Nvidia bills Fermi as an entirely new ground-up design that will finally realize the potential of GPU computing. Although Nvidia made big steps with its G80 and later the GT200, the graphics maker has made Fermi a much more pleasant and useful tool for programmers.
“The first two generations of the CUDA GPU architecture enabled Nvidia to make real in-roads into the scientific computing space, delivering dramatic performance increases across a broad spectrum of applications,” said Bill Dally, chief scientist at Nvidia.
“It is completely clear that GPUs are now general purpose parallel computing processors with amazing graphics, and not just graphics chips anymore,” said Jen-Hsun Huang, co-founder and CEO of Nvidia. “The Fermi architecture, the integrated tools, libraries and engines are the direct results of the insights we have gained from working with thousands of CUDA developers around the world. We will look back in the coming years and see that Fermi started the new GPU industry.”
At the unveil event, Nvidia did not give anything away in terms of clock speeds or any of the other specifications that hardcore 3D gamers focus on. Instead, it talked about technical features that lend themselves specifically for GPU computing. Such technologies include:
- C++, complementing existing support for C, Fortran, Java, Python, OpenCL and DirectCompute.

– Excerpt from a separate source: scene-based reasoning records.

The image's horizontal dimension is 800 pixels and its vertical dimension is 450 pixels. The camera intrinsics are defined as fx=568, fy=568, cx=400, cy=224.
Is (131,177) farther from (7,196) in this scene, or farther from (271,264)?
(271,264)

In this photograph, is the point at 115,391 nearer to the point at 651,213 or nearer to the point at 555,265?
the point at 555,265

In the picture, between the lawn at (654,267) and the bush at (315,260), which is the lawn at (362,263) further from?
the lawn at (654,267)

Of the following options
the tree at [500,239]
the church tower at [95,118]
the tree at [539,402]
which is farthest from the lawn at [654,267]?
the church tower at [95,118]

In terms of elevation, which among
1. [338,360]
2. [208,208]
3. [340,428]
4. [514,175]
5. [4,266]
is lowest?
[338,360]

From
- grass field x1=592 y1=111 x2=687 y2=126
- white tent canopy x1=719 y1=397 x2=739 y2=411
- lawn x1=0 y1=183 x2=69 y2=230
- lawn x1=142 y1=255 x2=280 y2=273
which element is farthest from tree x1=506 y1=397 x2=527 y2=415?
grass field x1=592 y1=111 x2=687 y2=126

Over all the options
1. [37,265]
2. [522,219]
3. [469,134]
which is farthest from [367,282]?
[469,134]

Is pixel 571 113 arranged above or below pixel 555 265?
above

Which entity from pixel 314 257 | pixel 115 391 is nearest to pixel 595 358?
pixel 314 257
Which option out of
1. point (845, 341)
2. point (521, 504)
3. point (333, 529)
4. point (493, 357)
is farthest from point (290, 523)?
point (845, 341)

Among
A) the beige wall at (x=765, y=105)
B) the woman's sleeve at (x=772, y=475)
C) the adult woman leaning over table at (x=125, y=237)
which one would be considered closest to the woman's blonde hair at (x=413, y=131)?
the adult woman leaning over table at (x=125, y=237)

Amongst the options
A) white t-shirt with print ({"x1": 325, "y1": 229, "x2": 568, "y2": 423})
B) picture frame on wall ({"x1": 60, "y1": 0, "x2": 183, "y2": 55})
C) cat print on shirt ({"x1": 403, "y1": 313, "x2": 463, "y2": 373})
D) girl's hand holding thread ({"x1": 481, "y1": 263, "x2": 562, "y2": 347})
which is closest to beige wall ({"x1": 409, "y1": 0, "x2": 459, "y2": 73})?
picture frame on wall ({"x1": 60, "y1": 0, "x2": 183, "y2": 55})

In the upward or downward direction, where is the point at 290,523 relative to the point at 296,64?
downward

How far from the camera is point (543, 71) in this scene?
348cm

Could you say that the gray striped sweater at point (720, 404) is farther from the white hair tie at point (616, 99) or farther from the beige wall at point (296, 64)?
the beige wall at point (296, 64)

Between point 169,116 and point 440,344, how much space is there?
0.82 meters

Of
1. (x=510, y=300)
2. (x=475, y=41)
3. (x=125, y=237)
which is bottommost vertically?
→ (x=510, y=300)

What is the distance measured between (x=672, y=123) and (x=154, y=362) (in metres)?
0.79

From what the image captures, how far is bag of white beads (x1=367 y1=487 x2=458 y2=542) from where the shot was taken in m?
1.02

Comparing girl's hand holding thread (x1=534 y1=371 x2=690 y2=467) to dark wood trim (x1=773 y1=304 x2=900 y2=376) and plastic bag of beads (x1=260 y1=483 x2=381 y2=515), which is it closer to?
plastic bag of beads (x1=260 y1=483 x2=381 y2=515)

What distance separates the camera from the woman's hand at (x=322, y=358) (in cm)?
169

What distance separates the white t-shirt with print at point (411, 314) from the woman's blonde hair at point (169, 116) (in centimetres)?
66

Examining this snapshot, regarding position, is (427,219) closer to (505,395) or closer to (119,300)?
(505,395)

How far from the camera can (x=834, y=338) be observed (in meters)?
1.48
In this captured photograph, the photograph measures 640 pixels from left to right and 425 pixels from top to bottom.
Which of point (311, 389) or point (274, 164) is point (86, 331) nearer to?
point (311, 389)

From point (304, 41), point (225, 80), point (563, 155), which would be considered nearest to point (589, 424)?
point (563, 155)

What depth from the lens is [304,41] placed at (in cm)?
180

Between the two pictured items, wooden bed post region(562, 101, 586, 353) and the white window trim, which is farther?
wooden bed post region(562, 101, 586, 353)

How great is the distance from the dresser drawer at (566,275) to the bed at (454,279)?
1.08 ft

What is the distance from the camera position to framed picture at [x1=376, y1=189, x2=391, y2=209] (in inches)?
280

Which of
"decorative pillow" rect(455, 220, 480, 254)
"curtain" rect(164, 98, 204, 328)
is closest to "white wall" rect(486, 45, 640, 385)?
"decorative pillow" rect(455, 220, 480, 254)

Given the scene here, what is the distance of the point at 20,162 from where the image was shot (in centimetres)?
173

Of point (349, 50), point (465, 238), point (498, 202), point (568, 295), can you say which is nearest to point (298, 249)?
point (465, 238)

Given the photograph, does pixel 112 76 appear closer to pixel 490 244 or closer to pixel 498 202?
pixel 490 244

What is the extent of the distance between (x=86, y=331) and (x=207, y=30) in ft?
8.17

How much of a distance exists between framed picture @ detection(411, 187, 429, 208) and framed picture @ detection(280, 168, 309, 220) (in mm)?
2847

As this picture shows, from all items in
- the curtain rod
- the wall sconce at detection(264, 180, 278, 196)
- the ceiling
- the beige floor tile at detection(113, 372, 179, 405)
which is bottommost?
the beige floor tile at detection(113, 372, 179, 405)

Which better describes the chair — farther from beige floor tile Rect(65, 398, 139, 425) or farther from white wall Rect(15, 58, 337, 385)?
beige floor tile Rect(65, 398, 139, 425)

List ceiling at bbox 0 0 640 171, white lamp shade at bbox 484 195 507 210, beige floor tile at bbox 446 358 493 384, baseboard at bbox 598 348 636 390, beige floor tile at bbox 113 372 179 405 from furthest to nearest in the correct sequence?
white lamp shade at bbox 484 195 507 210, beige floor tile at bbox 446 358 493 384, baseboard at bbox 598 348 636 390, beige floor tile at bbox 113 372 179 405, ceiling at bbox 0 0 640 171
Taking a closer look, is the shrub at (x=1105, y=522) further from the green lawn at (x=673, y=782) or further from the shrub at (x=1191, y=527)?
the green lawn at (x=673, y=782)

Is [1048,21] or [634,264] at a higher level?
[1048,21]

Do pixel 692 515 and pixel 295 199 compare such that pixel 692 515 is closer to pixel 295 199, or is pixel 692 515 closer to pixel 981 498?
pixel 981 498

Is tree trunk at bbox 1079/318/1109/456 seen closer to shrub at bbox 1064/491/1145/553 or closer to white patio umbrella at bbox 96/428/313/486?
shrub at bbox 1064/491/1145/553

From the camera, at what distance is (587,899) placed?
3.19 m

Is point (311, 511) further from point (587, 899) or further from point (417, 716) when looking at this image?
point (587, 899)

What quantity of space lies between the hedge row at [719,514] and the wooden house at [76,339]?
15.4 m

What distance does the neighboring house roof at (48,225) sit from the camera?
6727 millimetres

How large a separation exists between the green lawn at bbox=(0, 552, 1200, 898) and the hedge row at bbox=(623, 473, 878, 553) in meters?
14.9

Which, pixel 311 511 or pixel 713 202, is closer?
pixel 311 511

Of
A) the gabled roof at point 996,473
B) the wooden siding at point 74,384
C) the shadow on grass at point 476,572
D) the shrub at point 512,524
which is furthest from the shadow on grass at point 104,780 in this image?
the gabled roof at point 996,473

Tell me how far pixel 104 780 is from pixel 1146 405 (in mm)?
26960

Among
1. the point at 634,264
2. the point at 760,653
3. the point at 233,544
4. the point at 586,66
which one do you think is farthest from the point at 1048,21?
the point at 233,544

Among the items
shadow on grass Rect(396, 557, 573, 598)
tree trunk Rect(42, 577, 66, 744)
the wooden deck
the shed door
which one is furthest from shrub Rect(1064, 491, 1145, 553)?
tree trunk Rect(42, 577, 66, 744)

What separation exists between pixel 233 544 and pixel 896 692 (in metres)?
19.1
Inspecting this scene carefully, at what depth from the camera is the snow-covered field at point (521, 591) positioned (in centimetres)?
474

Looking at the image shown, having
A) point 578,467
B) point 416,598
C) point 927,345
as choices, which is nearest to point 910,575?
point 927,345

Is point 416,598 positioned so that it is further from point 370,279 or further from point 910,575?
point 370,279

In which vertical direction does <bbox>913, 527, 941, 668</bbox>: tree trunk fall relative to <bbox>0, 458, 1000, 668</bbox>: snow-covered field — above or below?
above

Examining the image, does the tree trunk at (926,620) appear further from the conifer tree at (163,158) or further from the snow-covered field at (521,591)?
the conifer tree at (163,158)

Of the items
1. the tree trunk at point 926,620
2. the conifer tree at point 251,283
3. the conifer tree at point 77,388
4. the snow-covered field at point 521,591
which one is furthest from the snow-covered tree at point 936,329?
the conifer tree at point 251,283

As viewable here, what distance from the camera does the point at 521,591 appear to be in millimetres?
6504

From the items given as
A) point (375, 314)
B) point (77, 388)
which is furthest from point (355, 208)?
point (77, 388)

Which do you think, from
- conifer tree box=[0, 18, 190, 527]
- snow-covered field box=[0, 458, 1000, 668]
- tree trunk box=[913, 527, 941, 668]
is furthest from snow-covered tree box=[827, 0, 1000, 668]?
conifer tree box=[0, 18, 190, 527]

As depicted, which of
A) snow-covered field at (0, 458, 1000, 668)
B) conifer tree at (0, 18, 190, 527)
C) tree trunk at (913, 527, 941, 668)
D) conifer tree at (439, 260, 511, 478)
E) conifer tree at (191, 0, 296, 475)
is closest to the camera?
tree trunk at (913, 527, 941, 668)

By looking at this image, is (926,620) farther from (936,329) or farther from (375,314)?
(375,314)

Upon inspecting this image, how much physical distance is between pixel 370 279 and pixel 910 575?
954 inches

- ECC, a critical requirement for datacenters and supercomputing centers deploying GPUs on a large scale
- 512 CUDA Cores featuring the new IEEE 754-2008 floating-point standard, surpassing even the most advanced CPUs
- 8x the peak double precision arithmetic performance over Nvidia’s last generation GPU. Double precision is critical for high-performance computing (HPC) applications such as linear algebra, numerical simulation, and quantum chemistry
- Nvidia Parallel DataCache - the world’s first true cache hierarchy in a GPU that speeds up algorithms such as physics solvers, raytracing, and sparse matrix multiplication where data addresses are not known beforehand
- Nvidia GigaThread Engine with support for concurrent kernel execution, where different kernels of the same application context can execute on the GPU at the same time (eg: PhysX fluid and rigid body solvers)
- Nexus – the world’s first fully integrated heterogeneous computing application development environment within Microsoft Visual Studio
Oak Ridge National Laboratory (ORNL) has already announced plans for a new supercomputer that will use Fermi to research in areas such as energy and climate change. ORNL’s supercomputer is expected to be 10-times more powerful than today’s fastest supercomputer.
“This would be the first co-processing architecture that Oak Ridge has deployed for open science, and we are extremely excited about the opportunities it creates to solve huge scientific challenges,” Jeff Nichols, ORNL associate lab director for Computing and Computational Sciences said. “With the help of Nvidia technology, Oak Ridge proposes to create a computing platform that will deliver exascale computing within ten years.”
Nvidia did reveal that its upcoming Fermi GPU will pack 3 billion transistors, making it one mammoth chip – bigger than anything from ATI. Of course, the aspirations of Nvidia in the GPU space are far more ambitious than that of AMD. It'll be interesting to see if and how the two head-to-head rivals diverge from the focus on 3D gaming technologies to greater GPGPU application.